Continuing the conversation
Do you truly think, I say think, not believe because we have been flooded by peoples beliefs since the media brings us these soul searching effusions direct 24/7, there is a possible transformation of the Constitution? The courts seem to be conquering the territory historically reserved to amendments. Is there still the political will to envisage such profound transformations?
I certainly agree that there have been some significant changes in constitutional understandings over the past six years. Indeed, Jack Balkin and I have written about this under the rubric of the rise of the "national surveillance state," and, of course, there is the effort to enhance the powers o of the President. These are all important.
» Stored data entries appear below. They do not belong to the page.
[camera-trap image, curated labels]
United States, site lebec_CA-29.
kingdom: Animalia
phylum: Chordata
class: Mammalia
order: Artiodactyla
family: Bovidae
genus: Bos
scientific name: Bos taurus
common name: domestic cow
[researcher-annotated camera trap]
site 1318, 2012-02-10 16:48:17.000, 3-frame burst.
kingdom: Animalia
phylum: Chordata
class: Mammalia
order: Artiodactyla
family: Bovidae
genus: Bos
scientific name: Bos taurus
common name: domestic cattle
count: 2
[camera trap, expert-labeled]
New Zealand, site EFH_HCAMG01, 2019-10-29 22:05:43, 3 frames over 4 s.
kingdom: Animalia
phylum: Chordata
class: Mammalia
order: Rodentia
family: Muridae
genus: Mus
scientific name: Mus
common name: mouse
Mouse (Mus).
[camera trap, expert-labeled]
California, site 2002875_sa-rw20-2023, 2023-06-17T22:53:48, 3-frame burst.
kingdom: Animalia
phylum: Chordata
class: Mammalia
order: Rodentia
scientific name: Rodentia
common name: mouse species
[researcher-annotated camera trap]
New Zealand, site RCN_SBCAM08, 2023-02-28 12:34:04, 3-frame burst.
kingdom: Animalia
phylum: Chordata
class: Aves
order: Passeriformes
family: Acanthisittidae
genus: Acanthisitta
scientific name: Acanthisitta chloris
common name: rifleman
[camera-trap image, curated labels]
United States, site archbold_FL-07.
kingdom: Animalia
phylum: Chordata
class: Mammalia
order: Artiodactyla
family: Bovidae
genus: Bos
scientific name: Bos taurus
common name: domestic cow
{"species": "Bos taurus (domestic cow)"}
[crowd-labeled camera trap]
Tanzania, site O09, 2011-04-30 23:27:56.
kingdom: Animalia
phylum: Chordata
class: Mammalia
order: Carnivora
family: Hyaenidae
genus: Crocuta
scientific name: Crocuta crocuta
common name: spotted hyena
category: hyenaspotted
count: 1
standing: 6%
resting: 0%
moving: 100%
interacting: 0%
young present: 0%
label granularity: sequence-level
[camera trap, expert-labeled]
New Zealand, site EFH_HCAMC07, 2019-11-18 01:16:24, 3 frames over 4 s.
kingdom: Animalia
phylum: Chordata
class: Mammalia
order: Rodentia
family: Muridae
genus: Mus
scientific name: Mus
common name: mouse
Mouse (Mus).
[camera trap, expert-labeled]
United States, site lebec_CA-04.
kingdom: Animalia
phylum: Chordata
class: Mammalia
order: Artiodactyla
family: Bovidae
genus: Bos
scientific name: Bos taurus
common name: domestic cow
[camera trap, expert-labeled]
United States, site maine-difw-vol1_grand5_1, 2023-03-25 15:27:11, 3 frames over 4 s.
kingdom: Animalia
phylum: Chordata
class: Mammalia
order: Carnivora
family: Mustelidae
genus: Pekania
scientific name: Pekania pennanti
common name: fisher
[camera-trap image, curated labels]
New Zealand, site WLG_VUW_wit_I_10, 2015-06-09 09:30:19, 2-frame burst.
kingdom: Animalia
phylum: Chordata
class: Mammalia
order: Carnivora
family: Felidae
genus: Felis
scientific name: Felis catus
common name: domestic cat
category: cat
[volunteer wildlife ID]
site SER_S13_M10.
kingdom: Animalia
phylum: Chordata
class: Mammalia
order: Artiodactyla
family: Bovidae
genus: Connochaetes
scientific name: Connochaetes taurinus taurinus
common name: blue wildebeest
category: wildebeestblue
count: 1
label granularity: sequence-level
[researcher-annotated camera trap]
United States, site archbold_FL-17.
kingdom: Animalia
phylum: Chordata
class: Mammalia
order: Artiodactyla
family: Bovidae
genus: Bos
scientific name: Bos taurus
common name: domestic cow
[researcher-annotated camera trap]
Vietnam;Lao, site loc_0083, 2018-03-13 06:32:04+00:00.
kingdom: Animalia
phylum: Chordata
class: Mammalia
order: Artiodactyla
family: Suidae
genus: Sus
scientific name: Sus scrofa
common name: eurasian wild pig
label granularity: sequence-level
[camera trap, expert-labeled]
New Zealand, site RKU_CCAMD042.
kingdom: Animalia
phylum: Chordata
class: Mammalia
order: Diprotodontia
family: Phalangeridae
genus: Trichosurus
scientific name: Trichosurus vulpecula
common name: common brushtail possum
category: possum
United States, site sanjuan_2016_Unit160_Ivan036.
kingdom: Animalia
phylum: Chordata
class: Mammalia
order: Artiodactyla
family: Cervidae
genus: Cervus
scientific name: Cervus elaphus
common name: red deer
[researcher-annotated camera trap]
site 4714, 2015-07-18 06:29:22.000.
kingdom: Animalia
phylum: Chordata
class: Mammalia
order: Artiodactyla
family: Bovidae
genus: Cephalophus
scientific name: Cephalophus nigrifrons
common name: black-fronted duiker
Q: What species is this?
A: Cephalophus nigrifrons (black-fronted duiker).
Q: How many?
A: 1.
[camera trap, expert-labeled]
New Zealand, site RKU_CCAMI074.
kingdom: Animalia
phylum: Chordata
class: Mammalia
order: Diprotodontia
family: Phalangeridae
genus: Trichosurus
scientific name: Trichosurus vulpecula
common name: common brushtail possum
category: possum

BUT, with regard to the issues I am now most interested in, which I describe as the "hard-wired" features of the Constitution last considered by most people when they took boring courses (which my daughter advises me are no longer taught in most school systems) on the formalities of the American system of government, there has been little, if any, transformation since 1789, when George Washington was inaugurated. That is, we continue to have a bicameralism in which each house has an absolute veto over the other; we continue to have a presidential veto, which, to be sure, is far more frequently used today than it was for the first 70 or so years of the American republic; we continue to have equal voting power in the Senate by state; we continue to be encumbered, because of the fixed-term presidency, with presidents who have justifiably lost the confidence of a substantial majority of the public; and so on. I am a huge fan of Bruce Ackerman and his notion of amendment outside of Article V. (Steve Griffin has also developed this argument especially well.) But I think the limits of the Ackermanian "confidence" in such a form of amendment is found precisely in the hard-wired features that have not really been transformed at all. This is why we are forced to think of formal amendment and how such amendments might actually be brought about, with the absolutely necessary first-step being the national conversation that both Larry Sabato and I, whatever our specific differences, are trying to encourage.